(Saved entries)
+===+

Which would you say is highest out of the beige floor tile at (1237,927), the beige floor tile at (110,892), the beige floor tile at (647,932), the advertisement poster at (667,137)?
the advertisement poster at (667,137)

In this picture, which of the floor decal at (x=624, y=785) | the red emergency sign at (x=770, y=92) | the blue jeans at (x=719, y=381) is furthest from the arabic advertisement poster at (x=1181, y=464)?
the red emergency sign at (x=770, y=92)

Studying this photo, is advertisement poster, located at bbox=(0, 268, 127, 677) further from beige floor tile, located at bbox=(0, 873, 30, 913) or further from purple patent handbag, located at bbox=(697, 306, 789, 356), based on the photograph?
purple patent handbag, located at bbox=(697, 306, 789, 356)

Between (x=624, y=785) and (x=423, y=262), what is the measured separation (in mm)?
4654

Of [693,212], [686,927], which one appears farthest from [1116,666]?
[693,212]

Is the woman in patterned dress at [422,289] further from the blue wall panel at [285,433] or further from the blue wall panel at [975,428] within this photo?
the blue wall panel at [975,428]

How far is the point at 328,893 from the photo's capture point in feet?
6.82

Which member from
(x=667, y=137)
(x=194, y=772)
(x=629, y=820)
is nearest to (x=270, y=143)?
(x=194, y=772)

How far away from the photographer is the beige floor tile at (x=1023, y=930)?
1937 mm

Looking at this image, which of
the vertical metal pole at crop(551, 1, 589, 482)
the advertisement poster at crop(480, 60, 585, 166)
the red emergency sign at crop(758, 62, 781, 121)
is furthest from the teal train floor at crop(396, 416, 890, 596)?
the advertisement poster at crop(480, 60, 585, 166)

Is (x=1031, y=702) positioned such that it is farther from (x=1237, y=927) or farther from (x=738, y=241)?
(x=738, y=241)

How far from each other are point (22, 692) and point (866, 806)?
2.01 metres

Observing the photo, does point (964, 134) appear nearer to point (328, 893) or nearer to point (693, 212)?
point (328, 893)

+===+

* Task description: Convert every line of the rows above into a JSON list of strings, with one string per line and blank lines omitted.

* Result:
[
  "Which would you say is highest out of the beige floor tile at (1237,927), the beige floor tile at (110,892), the beige floor tile at (647,932), the advertisement poster at (667,137)?",
  "the advertisement poster at (667,137)",
  "In this picture, which of the floor decal at (x=624, y=785) | the red emergency sign at (x=770, y=92) | the blue jeans at (x=719, y=381) is furthest from the arabic advertisement poster at (x=1181, y=464)?",
  "the red emergency sign at (x=770, y=92)",
  "Studying this photo, is advertisement poster, located at bbox=(0, 268, 127, 677) further from beige floor tile, located at bbox=(0, 873, 30, 913) or further from purple patent handbag, located at bbox=(697, 306, 789, 356), based on the photograph?",
  "purple patent handbag, located at bbox=(697, 306, 789, 356)",
  "Between (x=624, y=785) and (x=423, y=262), what is the measured separation (in mm)?",
  "4654",
  "Of [693,212], [686,927], which one appears farthest from [1116,666]?",
  "[693,212]",
  "Is the woman in patterned dress at [422,289] further from the blue wall panel at [285,433] or further from the blue wall panel at [975,428] within this photo?",
  "the blue wall panel at [975,428]",
  "How far is the point at 328,893 from the photo's capture point in feet?",
  "6.82",
  "Which member from",
  "(x=667, y=137)",
  "(x=194, y=772)",
  "(x=629, y=820)",
  "is nearest to (x=270, y=143)?",
  "(x=194, y=772)",
  "How far away from the photographer is the beige floor tile at (x=1023, y=930)?",
  "1937 mm",
  "Looking at this image, which of",
  "the vertical metal pole at crop(551, 1, 589, 482)",
  "the advertisement poster at crop(480, 60, 585, 166)",
  "the red emergency sign at crop(758, 62, 781, 121)",
  "is furthest from the teal train floor at crop(396, 416, 890, 596)?",
  "the advertisement poster at crop(480, 60, 585, 166)",
  "Is (x=1031, y=702) positioned such that it is farther from (x=1237, y=927) or farther from (x=738, y=241)?",
  "(x=738, y=241)",
  "How far from each other are point (22, 692) and point (866, 806)?",
  "2.01 metres",
  "Observing the photo, does point (964, 134) appear nearer to point (328, 893) or nearer to point (693, 212)?",
  "point (328, 893)"
]